Richard Jordan: “Casting”

 

CASTING

 

I loved the arc, the droplet spray, the swish.
The orange floater cut through clouds then splashed
where the water held the trophy cats—
hornpout, bullhead. Prehistoric fish,

it seemed to teenage me. I’d load my hook
with aged chicken liver, skipping mass
on warm Sunday summer mornings, cast,
wait for the plunge and dream a little, look

around. It was a ritual passed on
by my dad. Sometimes I’d see a stray
canoe out past the island slip away,
leaving spreading ripples. Sometimes, son,

the shadows play their tricks. My dad had taught
a vanished floater might be a mirage,
and when squinting failed, you had to gauge
your line, the tension.
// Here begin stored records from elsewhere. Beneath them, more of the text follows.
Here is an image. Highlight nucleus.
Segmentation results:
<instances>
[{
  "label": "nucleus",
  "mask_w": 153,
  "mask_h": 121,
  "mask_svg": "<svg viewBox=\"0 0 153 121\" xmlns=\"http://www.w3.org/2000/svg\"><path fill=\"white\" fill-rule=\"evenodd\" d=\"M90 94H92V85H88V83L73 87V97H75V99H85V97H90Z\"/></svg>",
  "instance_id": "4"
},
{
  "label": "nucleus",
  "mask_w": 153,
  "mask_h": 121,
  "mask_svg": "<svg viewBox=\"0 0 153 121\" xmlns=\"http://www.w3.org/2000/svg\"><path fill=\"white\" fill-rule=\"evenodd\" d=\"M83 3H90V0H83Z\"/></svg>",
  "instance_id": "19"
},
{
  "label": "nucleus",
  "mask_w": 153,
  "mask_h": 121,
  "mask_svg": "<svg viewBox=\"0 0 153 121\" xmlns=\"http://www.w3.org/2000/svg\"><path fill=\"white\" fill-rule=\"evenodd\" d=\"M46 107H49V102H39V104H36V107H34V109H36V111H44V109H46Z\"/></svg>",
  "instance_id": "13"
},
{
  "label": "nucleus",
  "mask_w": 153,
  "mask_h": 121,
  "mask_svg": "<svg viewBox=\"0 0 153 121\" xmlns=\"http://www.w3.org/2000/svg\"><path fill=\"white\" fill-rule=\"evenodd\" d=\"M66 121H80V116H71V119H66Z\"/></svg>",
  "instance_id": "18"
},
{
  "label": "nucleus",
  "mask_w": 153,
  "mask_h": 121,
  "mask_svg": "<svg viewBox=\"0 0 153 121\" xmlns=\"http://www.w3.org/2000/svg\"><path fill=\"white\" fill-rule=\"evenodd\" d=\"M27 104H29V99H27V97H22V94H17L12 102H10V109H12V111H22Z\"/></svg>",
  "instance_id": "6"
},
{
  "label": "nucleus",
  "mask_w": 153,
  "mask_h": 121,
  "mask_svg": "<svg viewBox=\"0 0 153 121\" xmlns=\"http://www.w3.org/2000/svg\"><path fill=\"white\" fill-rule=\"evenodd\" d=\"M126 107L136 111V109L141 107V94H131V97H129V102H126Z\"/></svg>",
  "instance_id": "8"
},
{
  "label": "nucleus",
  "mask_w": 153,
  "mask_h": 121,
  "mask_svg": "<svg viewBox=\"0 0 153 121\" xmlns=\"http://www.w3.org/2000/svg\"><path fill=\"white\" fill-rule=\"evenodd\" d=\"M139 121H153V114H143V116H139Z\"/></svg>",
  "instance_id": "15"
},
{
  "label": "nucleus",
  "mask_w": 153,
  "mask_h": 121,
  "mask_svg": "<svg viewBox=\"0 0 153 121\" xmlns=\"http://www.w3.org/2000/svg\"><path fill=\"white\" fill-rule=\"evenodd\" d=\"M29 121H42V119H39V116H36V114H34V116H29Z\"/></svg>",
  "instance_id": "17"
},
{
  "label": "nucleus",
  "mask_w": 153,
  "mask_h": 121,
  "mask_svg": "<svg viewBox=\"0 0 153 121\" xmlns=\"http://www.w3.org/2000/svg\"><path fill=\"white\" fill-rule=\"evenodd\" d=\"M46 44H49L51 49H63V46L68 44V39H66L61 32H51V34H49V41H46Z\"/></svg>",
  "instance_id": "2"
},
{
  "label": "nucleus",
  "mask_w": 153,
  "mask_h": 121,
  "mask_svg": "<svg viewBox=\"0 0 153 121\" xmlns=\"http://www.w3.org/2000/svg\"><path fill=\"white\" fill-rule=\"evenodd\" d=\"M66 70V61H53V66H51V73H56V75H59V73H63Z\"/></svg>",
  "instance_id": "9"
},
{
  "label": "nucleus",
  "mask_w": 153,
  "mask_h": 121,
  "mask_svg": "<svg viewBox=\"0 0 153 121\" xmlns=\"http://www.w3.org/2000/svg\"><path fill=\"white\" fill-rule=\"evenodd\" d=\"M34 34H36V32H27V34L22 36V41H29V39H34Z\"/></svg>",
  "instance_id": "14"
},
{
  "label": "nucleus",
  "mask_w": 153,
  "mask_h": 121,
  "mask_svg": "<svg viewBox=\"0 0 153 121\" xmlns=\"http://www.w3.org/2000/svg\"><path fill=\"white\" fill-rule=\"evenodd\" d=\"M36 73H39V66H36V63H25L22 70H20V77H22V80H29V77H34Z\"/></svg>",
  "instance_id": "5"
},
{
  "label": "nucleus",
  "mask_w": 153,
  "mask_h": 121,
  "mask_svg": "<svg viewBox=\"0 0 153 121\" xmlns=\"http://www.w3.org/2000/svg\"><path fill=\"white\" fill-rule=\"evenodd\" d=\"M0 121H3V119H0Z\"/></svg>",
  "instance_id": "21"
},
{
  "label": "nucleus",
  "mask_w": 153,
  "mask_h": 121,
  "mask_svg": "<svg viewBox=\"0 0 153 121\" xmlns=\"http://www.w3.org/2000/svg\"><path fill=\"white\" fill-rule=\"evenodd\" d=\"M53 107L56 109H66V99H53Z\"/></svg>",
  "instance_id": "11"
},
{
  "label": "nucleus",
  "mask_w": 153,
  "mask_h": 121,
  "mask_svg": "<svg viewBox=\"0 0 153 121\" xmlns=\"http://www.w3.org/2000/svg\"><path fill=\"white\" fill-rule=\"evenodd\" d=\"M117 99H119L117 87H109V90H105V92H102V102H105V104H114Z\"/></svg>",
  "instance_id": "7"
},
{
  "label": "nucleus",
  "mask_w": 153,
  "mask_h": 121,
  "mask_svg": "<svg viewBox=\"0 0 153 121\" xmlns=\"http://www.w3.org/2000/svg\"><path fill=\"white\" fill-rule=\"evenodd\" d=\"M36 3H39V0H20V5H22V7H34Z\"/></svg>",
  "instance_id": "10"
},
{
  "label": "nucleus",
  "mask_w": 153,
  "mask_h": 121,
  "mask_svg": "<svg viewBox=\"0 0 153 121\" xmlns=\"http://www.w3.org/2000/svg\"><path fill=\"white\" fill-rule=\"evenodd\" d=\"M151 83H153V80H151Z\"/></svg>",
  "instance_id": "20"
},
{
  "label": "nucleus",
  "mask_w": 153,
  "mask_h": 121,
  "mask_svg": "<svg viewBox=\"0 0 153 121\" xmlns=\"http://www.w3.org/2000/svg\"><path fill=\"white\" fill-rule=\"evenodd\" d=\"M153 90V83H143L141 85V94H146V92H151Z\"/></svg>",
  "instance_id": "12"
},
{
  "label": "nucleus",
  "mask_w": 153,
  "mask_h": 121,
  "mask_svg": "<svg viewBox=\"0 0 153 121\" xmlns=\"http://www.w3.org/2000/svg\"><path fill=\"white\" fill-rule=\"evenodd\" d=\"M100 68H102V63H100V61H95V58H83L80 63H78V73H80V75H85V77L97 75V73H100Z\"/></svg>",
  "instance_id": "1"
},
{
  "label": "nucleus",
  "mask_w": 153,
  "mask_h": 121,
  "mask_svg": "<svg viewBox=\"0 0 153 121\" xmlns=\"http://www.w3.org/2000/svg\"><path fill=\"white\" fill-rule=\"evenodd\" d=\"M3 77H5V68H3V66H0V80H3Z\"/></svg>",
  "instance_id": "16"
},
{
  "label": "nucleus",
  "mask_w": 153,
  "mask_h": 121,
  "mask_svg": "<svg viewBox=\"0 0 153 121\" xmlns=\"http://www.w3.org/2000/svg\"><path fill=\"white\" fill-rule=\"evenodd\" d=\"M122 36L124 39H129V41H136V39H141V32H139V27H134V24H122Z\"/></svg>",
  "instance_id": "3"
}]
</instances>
If it wasn’t taut

then there was dreaming. Say, of the time it took
to teach the proper way to set a hook.
Say, of an old canoe that used to sit
on a shore but found some way to drift.

 

 

Richard Jordan is a mathematician and data scientist who also writes poetry. His poems have appeared or are forthcoming in Rattle (finalist in the 2022 Rattle Poetry Prize competition), New York Quarterly, Tar River Poetry, Third Wednesday Magazine, Atlanta Review, Redivider, upstreet, Verse Daily, and elsewhere.